WHAT YOU HAVE TO DO:
Give all the rows below as a Markdown table with two columns, n for the running number and Line for the text of each line, leaving out blank lines.

-- START OF SOURCE DATA --

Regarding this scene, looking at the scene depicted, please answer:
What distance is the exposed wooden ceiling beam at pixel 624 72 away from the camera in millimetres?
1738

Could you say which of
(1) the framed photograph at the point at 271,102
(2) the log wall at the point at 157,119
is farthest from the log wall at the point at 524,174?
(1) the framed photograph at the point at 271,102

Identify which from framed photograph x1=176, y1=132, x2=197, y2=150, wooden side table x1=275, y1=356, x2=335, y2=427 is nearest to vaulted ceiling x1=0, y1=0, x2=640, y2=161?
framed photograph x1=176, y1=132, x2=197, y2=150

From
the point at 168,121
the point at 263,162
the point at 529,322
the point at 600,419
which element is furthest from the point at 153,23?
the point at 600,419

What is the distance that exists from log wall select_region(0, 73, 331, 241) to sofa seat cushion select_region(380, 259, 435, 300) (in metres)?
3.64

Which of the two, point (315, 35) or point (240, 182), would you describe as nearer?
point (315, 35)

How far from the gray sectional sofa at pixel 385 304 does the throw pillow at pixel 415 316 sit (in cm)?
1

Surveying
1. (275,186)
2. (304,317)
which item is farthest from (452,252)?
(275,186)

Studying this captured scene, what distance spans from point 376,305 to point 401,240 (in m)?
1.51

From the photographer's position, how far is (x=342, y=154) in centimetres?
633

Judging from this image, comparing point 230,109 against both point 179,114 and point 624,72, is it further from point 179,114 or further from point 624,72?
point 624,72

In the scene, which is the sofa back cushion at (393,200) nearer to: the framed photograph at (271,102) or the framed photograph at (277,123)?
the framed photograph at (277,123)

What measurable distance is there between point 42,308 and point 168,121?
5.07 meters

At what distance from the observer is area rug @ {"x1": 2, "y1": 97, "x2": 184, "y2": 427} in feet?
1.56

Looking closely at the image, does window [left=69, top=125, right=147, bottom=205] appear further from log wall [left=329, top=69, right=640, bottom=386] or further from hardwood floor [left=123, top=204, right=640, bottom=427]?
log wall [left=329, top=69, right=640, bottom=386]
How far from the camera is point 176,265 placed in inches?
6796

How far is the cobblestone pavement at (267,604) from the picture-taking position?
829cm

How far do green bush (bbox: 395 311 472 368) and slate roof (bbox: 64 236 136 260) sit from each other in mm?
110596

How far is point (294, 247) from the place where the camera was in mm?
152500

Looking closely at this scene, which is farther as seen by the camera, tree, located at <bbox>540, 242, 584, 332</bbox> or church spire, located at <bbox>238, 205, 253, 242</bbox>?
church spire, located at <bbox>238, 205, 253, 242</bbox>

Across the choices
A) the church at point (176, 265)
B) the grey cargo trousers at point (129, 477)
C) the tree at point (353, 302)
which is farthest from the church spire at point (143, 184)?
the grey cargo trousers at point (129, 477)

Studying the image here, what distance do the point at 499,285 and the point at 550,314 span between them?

-- END OF SOURCE DATA --

TASK RESPONSE:
| n | Line |
|---|---|
| 1 | Regarding this scene, looking at the scene depicted, please answer: |
| 2 | What distance is the exposed wooden ceiling beam at pixel 624 72 away from the camera in millimetres? |
| 3 | 1738 |
| 4 | Could you say which of |
| 5 | (1) the framed photograph at the point at 271,102 |
| 6 | (2) the log wall at the point at 157,119 |
| 7 | is farthest from the log wall at the point at 524,174? |
| 8 | (1) the framed photograph at the point at 271,102 |
| 9 | Identify which from framed photograph x1=176, y1=132, x2=197, y2=150, wooden side table x1=275, y1=356, x2=335, y2=427 is nearest to vaulted ceiling x1=0, y1=0, x2=640, y2=161? |
| 10 | framed photograph x1=176, y1=132, x2=197, y2=150 |
| 11 | From |
| 12 | the point at 168,121 |
| 13 | the point at 263,162 |
| 14 | the point at 529,322 |
| 15 | the point at 600,419 |
| 16 | which element is furthest from the point at 153,23? |
| 17 | the point at 600,419 |
| 18 | What is the distance that exists from log wall select_region(0, 73, 331, 241) to sofa seat cushion select_region(380, 259, 435, 300) (in metres)? |
| 19 | 3.64 |
| 20 | Which of the two, point (315, 35) or point (240, 182), would you describe as nearer? |
| 21 | point (315, 35) |
| 22 | How far from the gray sectional sofa at pixel 385 304 does the throw pillow at pixel 415 316 sit (in cm)? |
| 23 | 1 |
| 24 | Surveying |
| 25 | 1. (275,186) |
| 26 | 2. (304,317) |
| 27 | which item is farthest from (452,252)? |
| 28 | (275,186) |
| 29 | Studying this captured scene, what distance spans from point 376,305 to point 401,240 (in m)? |
| 30 | 1.51 |
| 31 | From the photographer's position, how far is (x=342, y=154) in centimetres? |
| 32 | 633 |
| 33 | Judging from this image, comparing point 230,109 against both point 179,114 and point 624,72, is it further from point 179,114 or further from point 624,72? |
| 34 | point 624,72 |
| 35 | In the scene, which is the sofa back cushion at (393,200) nearer to: the framed photograph at (271,102) or the framed photograph at (277,123)? |
| 36 | the framed photograph at (277,123) |
| 37 | What measurable distance is there between point 42,308 and point 168,121? |
| 38 | 5.07 meters |
| 39 | At what distance from the observer is area rug @ {"x1": 2, "y1": 97, "x2": 184, "y2": 427} in feet? |
| 40 | 1.56 |
| 41 | Looking closely at the image, does window [left=69, top=125, right=147, bottom=205] appear further from log wall [left=329, top=69, right=640, bottom=386] or further from hardwood floor [left=123, top=204, right=640, bottom=427]? |
| 42 | log wall [left=329, top=69, right=640, bottom=386] |
| 43 | How far from the camera is point 176,265 placed in inches? |
| 44 | 6796 |
| 45 | How far is the cobblestone pavement at (267,604) from the picture-taking position? |
| 46 | 829cm |
| 47 | How far do green bush (bbox: 395 311 472 368) and slate roof (bbox: 64 236 136 260) sit from each other in mm? |
| 48 | 110596 |
| 49 | How far is point (294, 247) from the place where the camera was in mm? |
| 50 | 152500 |
| 51 | Looking closely at this scene, which is farther as seen by the camera, tree, located at <bbox>540, 242, 584, 332</bbox> or church spire, located at <bbox>238, 205, 253, 242</bbox>? |
| 52 | church spire, located at <bbox>238, 205, 253, 242</bbox> |
| 53 | Across the choices |
| 54 | A) the church at point (176, 265) |
| 55 | B) the grey cargo trousers at point (129, 477) |
| 56 | C) the tree at point (353, 302) |
| 57 | which is farthest from the church spire at point (143, 184)? |
| 58 | the grey cargo trousers at point (129, 477) |
| 59 | Studying the image here, what distance do the point at 499,285 and the point at 550,314 span between them? |